-- Metin parçası --
--------
İçeriğe geçmek için "Enter"a basın

Bir iç huzurunun ifadesi!

Leon Bahar’ı Takdimimdir, vergi mağduru Yahudi tüccar Leon Bahar’dan kalan sürgün mektupları ve dilekçeler üzerinden İkinci Dünya Savaşı yıllarının Türkiye’sine ışık tutuluyor.

HANDE SÖNMEZ

Leon’un Aşkale’den karısı Jenny’ye gönderdiği tek fotoğrafın arkasında şunlar yazılı: ‘’Canım karıcığım, Pırnakaban’ın bu köhne ortamında daha iyisini çektirmek mümkün olmadı. Açık havada çektirdiğim bu fotoğrafta da görebileceğin gibi, birkaç tel dışında saçımda hiç beyaz yok… Uçup giden gençliğimden bana kalan tek iz de bu zaten… Hasretle kucaklarım… ”

Varlık Vergisi’nin 77. yılında, tam da verginin TBMM’de kabul edildiği tarih olan 11 Kasım’da okurla buluşan Leon Bahar’ı Takdimimdir aynı hafta içinde ikinci baskıyı yaptı. Nurten Yalçın Erüs’ün kitabı, vergi mağduru Yahudi tüccar Leon Bahar’dan kalan sürgün mektupları ve dilekçeler üzerinden İkinci Dünya Savaşı yıllarının Türkiye’sine ışık tutuluyor.

Kitabın kahramanı Leon Bahar vergi ilan edildiğinde 38 yaşında. Sultanhamam’da küçük bir tüccar. Kendisine 120 bin TL vergi geliyor. Bu, ödenmesi mümkün olmayan bir tutar. Leon Bahar da ödeyemiyor ve Şubat 1943’te Aşkale’ye sürgüne gönderiliyor. Oradan Sivrihisar’a sevk ediliyor.
--------
-- Yazılı talimat A --
Listede "How much distance" ifadesini içeren satırdan listenin sonuna kadar her şeyi aynen yeniden yazın.

-- Veri kayıtları --
--------
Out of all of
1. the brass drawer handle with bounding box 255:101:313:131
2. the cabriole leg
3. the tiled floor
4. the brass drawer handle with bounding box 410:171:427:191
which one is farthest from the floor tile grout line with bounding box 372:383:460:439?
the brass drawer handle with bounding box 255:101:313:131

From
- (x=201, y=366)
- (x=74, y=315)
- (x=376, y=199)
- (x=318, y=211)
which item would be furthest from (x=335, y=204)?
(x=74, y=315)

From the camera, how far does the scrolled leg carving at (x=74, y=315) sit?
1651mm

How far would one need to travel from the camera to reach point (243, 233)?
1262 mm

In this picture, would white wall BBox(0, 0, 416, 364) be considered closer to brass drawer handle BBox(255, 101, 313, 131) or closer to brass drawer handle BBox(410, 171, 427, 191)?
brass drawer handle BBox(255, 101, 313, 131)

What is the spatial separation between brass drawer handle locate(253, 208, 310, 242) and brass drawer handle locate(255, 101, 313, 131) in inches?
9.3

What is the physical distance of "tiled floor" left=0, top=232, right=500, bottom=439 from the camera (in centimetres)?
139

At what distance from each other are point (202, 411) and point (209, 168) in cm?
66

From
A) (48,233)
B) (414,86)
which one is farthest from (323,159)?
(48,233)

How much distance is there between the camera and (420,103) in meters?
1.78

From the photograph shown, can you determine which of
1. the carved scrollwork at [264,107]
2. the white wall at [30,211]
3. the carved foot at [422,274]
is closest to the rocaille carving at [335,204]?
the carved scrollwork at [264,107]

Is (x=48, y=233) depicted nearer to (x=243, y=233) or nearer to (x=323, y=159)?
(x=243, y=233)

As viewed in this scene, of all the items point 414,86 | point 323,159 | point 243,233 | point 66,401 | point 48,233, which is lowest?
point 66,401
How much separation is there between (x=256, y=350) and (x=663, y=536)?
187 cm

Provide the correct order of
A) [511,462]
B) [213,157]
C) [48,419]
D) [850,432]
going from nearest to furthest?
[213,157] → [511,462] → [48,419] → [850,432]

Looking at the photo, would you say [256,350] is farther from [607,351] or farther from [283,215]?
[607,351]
--------
-- Yazılı talimat B --
Leon Bahar hakkındaki metne göre şu soruları cevaplayın:
(i) Leon Bahar vergi ilan edildiğinde kaç yaşındaydı?
(ii) Leon Bahar'a ne kadar vergi geldi?
(iii) Kitap okurla hangi tarihte buluştu?

-- Doğru cevap A --
How much distance is there between the camera and (420,103) in meters?
1.78

From the photograph shown, can you determine which of
1. the carved scrollwork at [264,107]
2. the white wall at [30,211]
3. the carved foot at [422,274]
is closest to the rocaille carving at [335,204]?
the carved scrollwork at [264,107]

Is (x=48, y=233) depicted nearer to (x=243, y=233) or nearer to (x=323, y=159)?
(x=243, y=233)

As viewed in this scene, of all the items point 414,86 | point 323,159 | point 243,233 | point 66,401 | point 48,233, which is lowest?
point 66,401
How much separation is there between (x=256, y=350) and (x=663, y=536)?
187 cm

Provide the correct order of
A) [511,462]
B) [213,157]
C) [48,419]
D) [850,432]
going from nearest to furthest?
[213,157] → [511,462] → [48,419] → [850,432]

Looking at the photo, would you say [256,350] is farther from [607,351] or farther from [283,215]?
[607,351]

-- Doğru cevap B --
(i) 38 yaşındaydı.
(ii) 120 bin TL.
(iii) 11 Kasım'da.